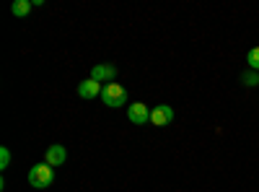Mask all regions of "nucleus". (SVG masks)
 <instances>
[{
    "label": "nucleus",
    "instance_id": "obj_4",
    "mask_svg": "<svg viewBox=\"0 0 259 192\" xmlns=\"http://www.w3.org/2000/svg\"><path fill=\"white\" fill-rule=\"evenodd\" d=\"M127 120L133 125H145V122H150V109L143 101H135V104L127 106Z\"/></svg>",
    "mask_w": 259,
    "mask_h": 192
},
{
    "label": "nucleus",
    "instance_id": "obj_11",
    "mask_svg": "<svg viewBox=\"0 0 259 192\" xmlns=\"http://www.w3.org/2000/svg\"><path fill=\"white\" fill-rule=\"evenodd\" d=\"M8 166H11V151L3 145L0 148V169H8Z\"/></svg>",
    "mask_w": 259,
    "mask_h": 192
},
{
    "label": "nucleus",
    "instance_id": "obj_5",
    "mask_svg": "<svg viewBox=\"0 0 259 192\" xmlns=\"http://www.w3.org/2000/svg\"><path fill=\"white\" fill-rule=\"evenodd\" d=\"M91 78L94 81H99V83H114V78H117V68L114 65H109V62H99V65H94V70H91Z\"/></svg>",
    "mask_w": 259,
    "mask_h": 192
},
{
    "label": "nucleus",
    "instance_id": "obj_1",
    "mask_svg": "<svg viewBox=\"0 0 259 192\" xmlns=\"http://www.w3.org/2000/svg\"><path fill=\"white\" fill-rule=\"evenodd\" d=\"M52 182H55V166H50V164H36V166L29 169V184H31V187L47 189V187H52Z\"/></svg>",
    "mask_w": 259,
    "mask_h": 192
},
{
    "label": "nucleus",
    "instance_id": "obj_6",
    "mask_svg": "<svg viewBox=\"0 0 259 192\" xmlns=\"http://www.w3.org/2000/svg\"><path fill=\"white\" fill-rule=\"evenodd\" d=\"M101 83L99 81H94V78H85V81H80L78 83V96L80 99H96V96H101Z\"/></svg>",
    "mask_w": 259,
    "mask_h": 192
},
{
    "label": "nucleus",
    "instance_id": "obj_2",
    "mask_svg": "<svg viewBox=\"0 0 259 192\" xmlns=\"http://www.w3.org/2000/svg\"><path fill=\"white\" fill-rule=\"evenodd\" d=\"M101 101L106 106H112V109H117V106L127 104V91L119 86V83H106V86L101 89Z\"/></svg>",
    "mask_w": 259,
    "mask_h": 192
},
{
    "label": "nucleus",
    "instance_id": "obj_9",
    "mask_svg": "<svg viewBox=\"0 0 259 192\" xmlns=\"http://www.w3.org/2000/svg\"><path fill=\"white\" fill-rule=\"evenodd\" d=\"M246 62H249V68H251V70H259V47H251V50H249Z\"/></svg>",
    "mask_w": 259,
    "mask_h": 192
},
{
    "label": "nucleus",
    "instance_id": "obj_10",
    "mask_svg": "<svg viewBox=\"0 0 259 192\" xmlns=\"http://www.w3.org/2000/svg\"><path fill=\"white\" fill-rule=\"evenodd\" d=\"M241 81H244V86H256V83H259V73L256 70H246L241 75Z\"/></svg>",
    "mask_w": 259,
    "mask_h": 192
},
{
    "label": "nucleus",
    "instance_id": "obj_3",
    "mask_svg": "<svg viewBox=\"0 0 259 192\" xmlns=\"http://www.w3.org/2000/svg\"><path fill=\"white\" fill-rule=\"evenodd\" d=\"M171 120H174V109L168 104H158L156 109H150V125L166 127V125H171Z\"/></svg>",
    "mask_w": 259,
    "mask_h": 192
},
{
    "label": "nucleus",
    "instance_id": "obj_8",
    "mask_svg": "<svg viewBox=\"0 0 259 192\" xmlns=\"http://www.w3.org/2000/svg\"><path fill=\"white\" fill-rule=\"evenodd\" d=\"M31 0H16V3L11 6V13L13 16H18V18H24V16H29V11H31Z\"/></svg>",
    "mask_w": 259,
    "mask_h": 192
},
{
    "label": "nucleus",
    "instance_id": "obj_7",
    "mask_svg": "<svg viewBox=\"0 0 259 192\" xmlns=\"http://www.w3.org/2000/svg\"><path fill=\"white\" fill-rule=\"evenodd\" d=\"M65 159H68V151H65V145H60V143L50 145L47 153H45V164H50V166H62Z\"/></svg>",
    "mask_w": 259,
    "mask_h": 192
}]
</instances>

### What needs to be done
Give all of the entries above as a JSON list of strings, with one string per line and blank lines left out. Leave the pictures out of the answer.

### Solution to this task
[
  "Mask all regions of \"nucleus\". (SVG masks)",
  " <instances>",
  "[{",
  "    \"label\": \"nucleus\",",
  "    \"instance_id\": \"obj_4\",",
  "    \"mask_svg\": \"<svg viewBox=\\\"0 0 259 192\\\" xmlns=\\\"http://www.w3.org/2000/svg\\\"><path fill=\\\"white\\\" fill-rule=\\\"evenodd\\\" d=\\\"M127 120L133 125H145V122H150V109L143 101H135V104L127 106Z\\\"/></svg>\",",
  "    \"mask_w\": 259,",
  "    \"mask_h\": 192",
  "},",
  "{",
  "    \"label\": \"nucleus\",",
  "    \"instance_id\": \"obj_11\",",
  "    \"mask_svg\": \"<svg viewBox=\\\"0 0 259 192\\\" xmlns=\\\"http://www.w3.org/2000/svg\\\"><path fill=\\\"white\\\" fill-rule=\\\"evenodd\\\" d=\\\"M8 166H11V151L3 145L0 148V169H8Z\\\"/></svg>\",",
  "    \"mask_w\": 259,",
  "    \"mask_h\": 192",
  "},",
  "{",
  "    \"label\": \"nucleus\",",
  "    \"instance_id\": \"obj_5\",",
  "    \"mask_svg\": \"<svg viewBox=\\\"0 0 259 192\\\" xmlns=\\\"http://www.w3.org/2000/svg\\\"><path fill=\\\"white\\\" fill-rule=\\\"evenodd\\\" d=\\\"M91 78L94 81H99V83H114V78H117V68L114 65H109V62H99V65H94V70H91Z\\\"/></svg>\",",
  "    \"mask_w\": 259,",
  "    \"mask_h\": 192",
  "},",
  "{",
  "    \"label\": \"nucleus\",",
  "    \"instance_id\": \"obj_1\",",
  "    \"mask_svg\": \"<svg viewBox=\\\"0 0 259 192\\\" xmlns=\\\"http://www.w3.org/2000/svg\\\"><path fill=\\\"white\\\" fill-rule=\\\"evenodd\\\" d=\\\"M52 182H55V166H50V164H36V166L29 169V184H31V187L47 189V187H52Z\\\"/></svg>\",",
  "    \"mask_w\": 259,",
  "    \"mask_h\": 192",
  "},",
  "{",
  "    \"label\": \"nucleus\",",
  "    \"instance_id\": \"obj_6\",",
  "    \"mask_svg\": \"<svg viewBox=\\\"0 0 259 192\\\" xmlns=\\\"http://www.w3.org/2000/svg\\\"><path fill=\\\"white\\\" fill-rule=\\\"evenodd\\\" d=\\\"M101 83L99 81H94V78H85V81H80L78 83V96L80 99H96V96H101Z\\\"/></svg>\",",
  "    \"mask_w\": 259,",
  "    \"mask_h\": 192",
  "},",
  "{",
  "    \"label\": \"nucleus\",",
  "    \"instance_id\": \"obj_2\",",
  "    \"mask_svg\": \"<svg viewBox=\\\"0 0 259 192\\\" xmlns=\\\"http://www.w3.org/2000/svg\\\"><path fill=\\\"white\\\" fill-rule=\\\"evenodd\\\" d=\\\"M101 101L106 106H112V109H117V106L127 104V91L119 86V83H106V86L101 89Z\\\"/></svg>\",",
  "    \"mask_w\": 259,",
  "    \"mask_h\": 192",
  "},",
  "{",
  "    \"label\": \"nucleus\",",
  "    \"instance_id\": \"obj_9\",",
  "    \"mask_svg\": \"<svg viewBox=\\\"0 0 259 192\\\" xmlns=\\\"http://www.w3.org/2000/svg\\\"><path fill=\\\"white\\\" fill-rule=\\\"evenodd\\\" d=\\\"M246 62H249V68H251V70H259V47H251V50H249Z\\\"/></svg>\",",
  "    \"mask_w\": 259,",
  "    \"mask_h\": 192",
  "},",
  "{",
  "    \"label\": \"nucleus\",",
  "    \"instance_id\": \"obj_10\",",
  "    \"mask_svg\": \"<svg viewBox=\\\"0 0 259 192\\\" xmlns=\\\"http://www.w3.org/2000/svg\\\"><path fill=\\\"white\\\" fill-rule=\\\"evenodd\\\" d=\\\"M241 81H244V86H256V83H259V73L256 70H246L241 75Z\\\"/></svg>\",",
  "    \"mask_w\": 259,",
  "    \"mask_h\": 192",
  "},",
  "{",
  "    \"label\": \"nucleus\",",
  "    \"instance_id\": \"obj_3\",",
  "    \"mask_svg\": \"<svg viewBox=\\\"0 0 259 192\\\" xmlns=\\\"http://www.w3.org/2000/svg\\\"><path fill=\\\"white\\\" fill-rule=\\\"evenodd\\\" d=\\\"M171 120H174V109L168 104H158L156 109H150V125L166 127V125H171Z\\\"/></svg>\",",
  "    \"mask_w\": 259,",
  "    \"mask_h\": 192",
  "},",
  "{",
  "    \"label\": \"nucleus\",",
  "    \"instance_id\": \"obj_8\",",
  "    \"mask_svg\": \"<svg viewBox=\\\"0 0 259 192\\\" xmlns=\\\"http://www.w3.org/2000/svg\\\"><path fill=\\\"white\\\" fill-rule=\\\"evenodd\\\" d=\\\"M31 0H16V3L11 6V13L13 16H18V18H24V16H29V11H31Z\\\"/></svg>\",",
  "    \"mask_w\": 259,",
  "    \"mask_h\": 192",
  "},",
  "{",
  "    \"label\": \"nucleus\",",
  "    \"instance_id\": \"obj_7\",",
  "    \"mask_svg\": \"<svg viewBox=\\\"0 0 259 192\\\" xmlns=\\\"http://www.w3.org/2000/svg\\\"><path fill=\\\"white\\\" fill-rule=\\\"evenodd\\\" d=\\\"M65 159H68V151H65V145H60V143L50 145L47 153H45V164H50V166H62Z\\\"/></svg>\",",
  "    \"mask_w\": 259,",
  "    \"mask_h\": 192",
  "}]",
  "</instances>"
]